Bringing the discussion of women prisoners into the 20th century, Chris Holligan examines the experiences of suffragette prisoners in Perth Prison, Scotland, between 1909 and 1914. Historical studies have tended to focus on the suffragette movement in London, effectively ‘silencing’ the experiences of suffragettes outside of the capital. Using prison files for Scottish suffragette prisoners Holligan focuses on the cases of four women — Maude Edwards, Arabella Scott, Frances Gordon and Janet Arthur — discussing other ways through which suffragettes were ‘silenced’ by the state. ‘Physical’ silencing occurred via their imprisonment and the communicative isolation (ie. the denial of the right to associate with other prisoners and the withholding of written communication with family and comrades outside the prison) that was imposed upon them. Additionally, the construction of the suffragettes as degenerate and threats to the national wellbeing, served to symbolically isolate and silence them further.

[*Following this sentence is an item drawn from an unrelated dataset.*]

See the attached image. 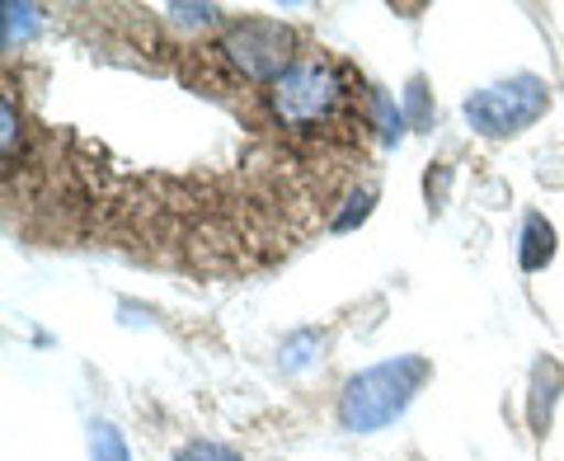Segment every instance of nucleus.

The focus then shifts from experiences of incarceration, to popular representations of imprisonment. In his article Alex Tepperman discusses the importance of Hollywood portrayals of prisoner uprisings, during the 1930s, in shaping a collective memory of prisoners as (a)political actors. Whilst many Hollywood writers attempted to present ‘real life’ depictions of prison life, Tepperman argues that, aside from a small number of exceptions, they misrepresented prison disturbances as apolitical actions instigated by escape attempts, rather than as meaningful efforts by prisoners to improve standards and conditions within the prison. Further, he discusses how this misrepresentation had a significant impact upon cultural understandings, obscured prisoners’ appeals for systemic improvements and absolved state officials of responsibility.

The penultimate article in this edition, by Thomas Guiney, examines the 1959 white paper, Penal Policy in a Changing Society. Guiney argues that this paper represented the pinnacle of the ‘rehabilitative ideal’ in post war criminal justice policy in England and Wales. He looks in particular at the impact of the rehabilitative focus on the subsequent prison building programme during the late 1950s and 1960s. He examines the policy making process, from the practical and ideological considerations that justified investment in new prisons, to the penal policy debates and socioeconomic conditions that shaped the delivery of the building programme in practice.

Helen Elfleet’s article on gender responsive governance in women’s prisons provides a fitting conclusion to this edition. She examines both the work of 19th century penal reformer Elizabeth Fry and the 21st century report on women prisoners with vulnerabilities by Baroness Jean Corston (2007), providing an analysis of the ideological and discursive continuities between the proposals of these two influential female reformers. Specifically, she identifies: how women prisoners were, and are, constructed as having intrinsic deficiencies that must be addressed for reform or rehabilitation to occur; how gender specific reformist / rehabilitation regimes were and are presented as ‘gentle’ or ‘benign’; and that women prisoners were, and are, expected to take personal responsibility for their own reformation by embracing and endorsing these regimes. She concludes that such regimes, whilst rendered as ‘personally empowering’ for women, in effect serve broader social, economic and political interests.